# Your assignment
When a line of the records below contains the string "Fraction", copy that whole line.

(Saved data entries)
━━━━━━━━

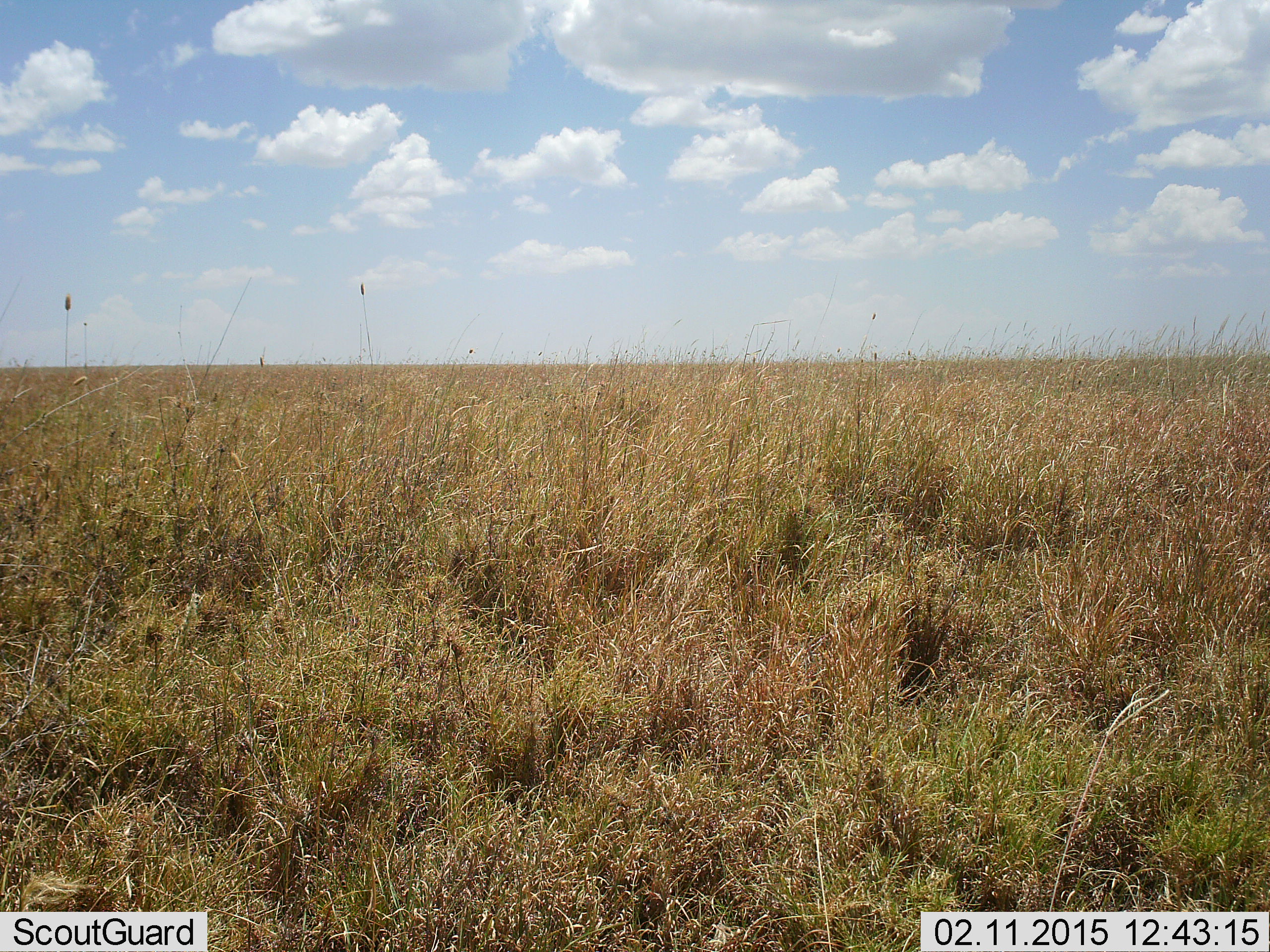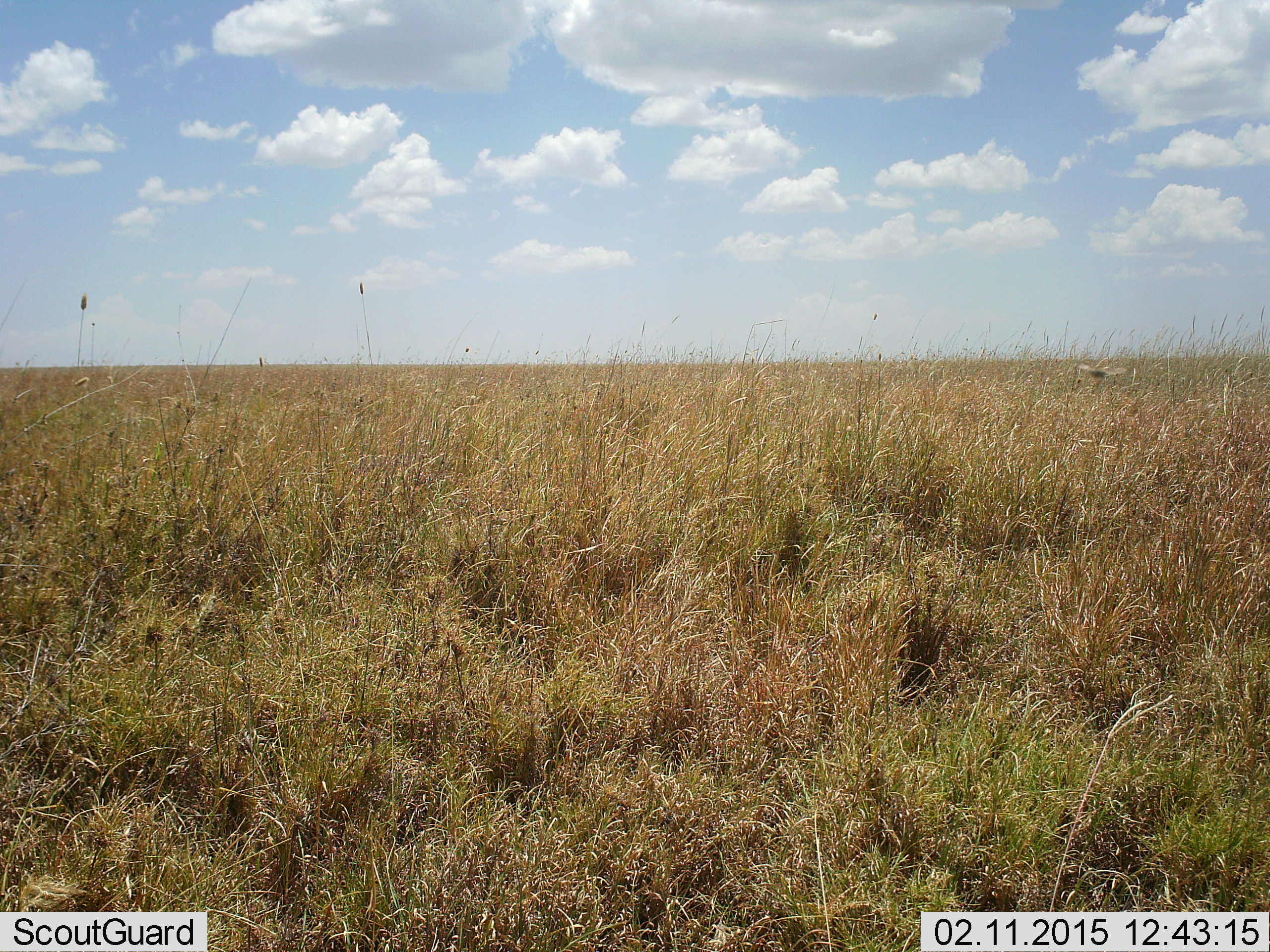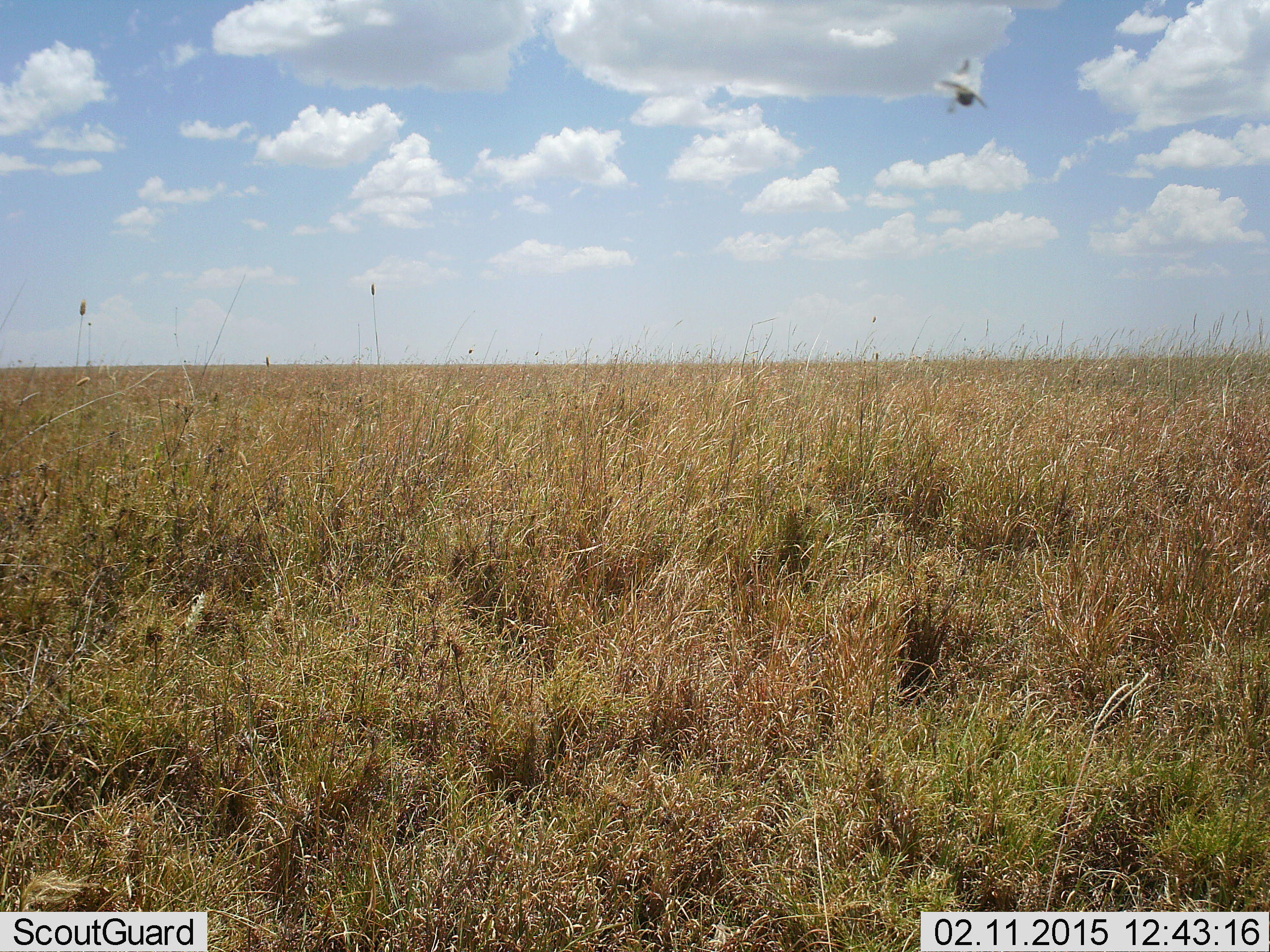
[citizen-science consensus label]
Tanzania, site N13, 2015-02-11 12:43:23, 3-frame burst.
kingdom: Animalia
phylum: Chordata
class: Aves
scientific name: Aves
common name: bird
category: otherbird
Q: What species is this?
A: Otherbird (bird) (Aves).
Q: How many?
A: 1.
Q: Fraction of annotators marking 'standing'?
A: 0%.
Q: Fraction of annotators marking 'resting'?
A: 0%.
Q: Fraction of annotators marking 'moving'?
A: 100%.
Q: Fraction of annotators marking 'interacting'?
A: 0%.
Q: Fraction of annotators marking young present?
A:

━━━━━━━━

# Written reply
Q: Fraction of annotators marking 'standing'?
Q: Fraction of annotators marking 'resting'?
Q: Fraction of annotators marking 'moving'?
Q: Fraction of annotators marking 'interacting'?
Q: Fraction of annotators marking young present?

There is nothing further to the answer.